The Disappearing Spoon: And Other True Tales of Madness, Love, and the History of the World from the Periodic Table of the Elements by Sam Kean
No left-field theories here—this book is straight-up Periodic Table gossip, and I don’t use the term lightly. Kean is a correspondent for Science Magazine, and though his tales of the elements and their discoveries are backed with hard facts his tone slips easily into the anecdotal, as if he’s giving us the down low on a cast of friends and neighbors behind their backs. Not only individual characteristics but family trees and supporting characters—that is, chemists—come into play. But Kean reserves his greatest delight for the quirky leading characters themselves. Consider mercury, which first caught his eye when he was a boy suffering strep throat and breaking thermometers accidentally-on-purpose:
I’m from the Great Plains and had learned in history class that Lewis and Clark had trekked through South Dakota and the rest of the Louisiana Territory with a microscope, compasses, sextants, three mercury thermometers, and other instruments. What I didn’t know at first is that they also carried with them six hundred mercury laxatives, each four times the size of an aspirin. The laxatives were called Dr. Rush’s Bilious Pills, after Benjamin Rush, a signer of the Declaration of Independence and a medical hero for bravely staying in Philadelphia during a yellow fever epidemic in 1793…. As a handy side effect, Dr. Rush’s pills have enabled modern archaeologists to track down campsites used by the explorers. With the weird food and questionable water they encountered in the wild, someone in their party was always queasy, and to this day, mercury deposits dot the soil many places where the gang dug a latrine, perhaps after one of Dr. Rush’s “Thunder-clappers” had worked a little too well.

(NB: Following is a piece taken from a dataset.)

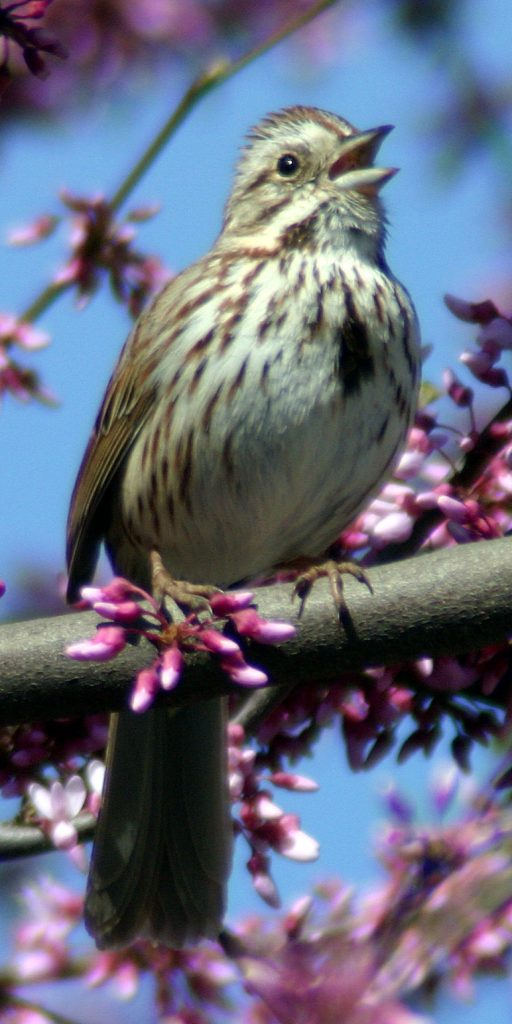 a song sparrow singing on a redbud tree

The Periodic Table by Primo Levi
I don’t think it gets more elemental than this. A chemist, a poet, an Italian Jew, Levi spent most of 1944 interned in Auschwitz. His memoir If This is a Man tells his story of survival during those 11 months, but The Periodic Table brackets that time and distills the process of storytelling into something else entirely. In a series of fictional and autobiographical reflections, arranged in 21 chapters each named for an element, he gives us an almost cubist version of the truth broken down into facets. Traditional narrative structure is mostly stripped away here, and the chapters don’t immediately correlate. But his choice of metaphor reveals itself to be correct: these are fundamental, basal tales. Levi survived Auschwitz by working as a chemist in the I.G. Farben laboratory, and chemistry—distillation in all sorts of forms—is everywhere in his account. This is not an easy book to wrap your brain around, nor should it be. From “Potassium”:
I thought of another moral, more down to earth and concrete, and I believe that every militant chemist can confirm it: that one must distrust the almost-the-same (sodium is almost the same as potassium, but with sodium nothing would have happened), the practically identical, the approximate, all surrogates, and all patchwork. The differences can be small, but they can lead to radically different consequences, like a railroad’s switch points: the chemist’s trade consists in good part of being aware of these differences, knowing them close up and foreseeing their effects. And not only the chemist’s trade.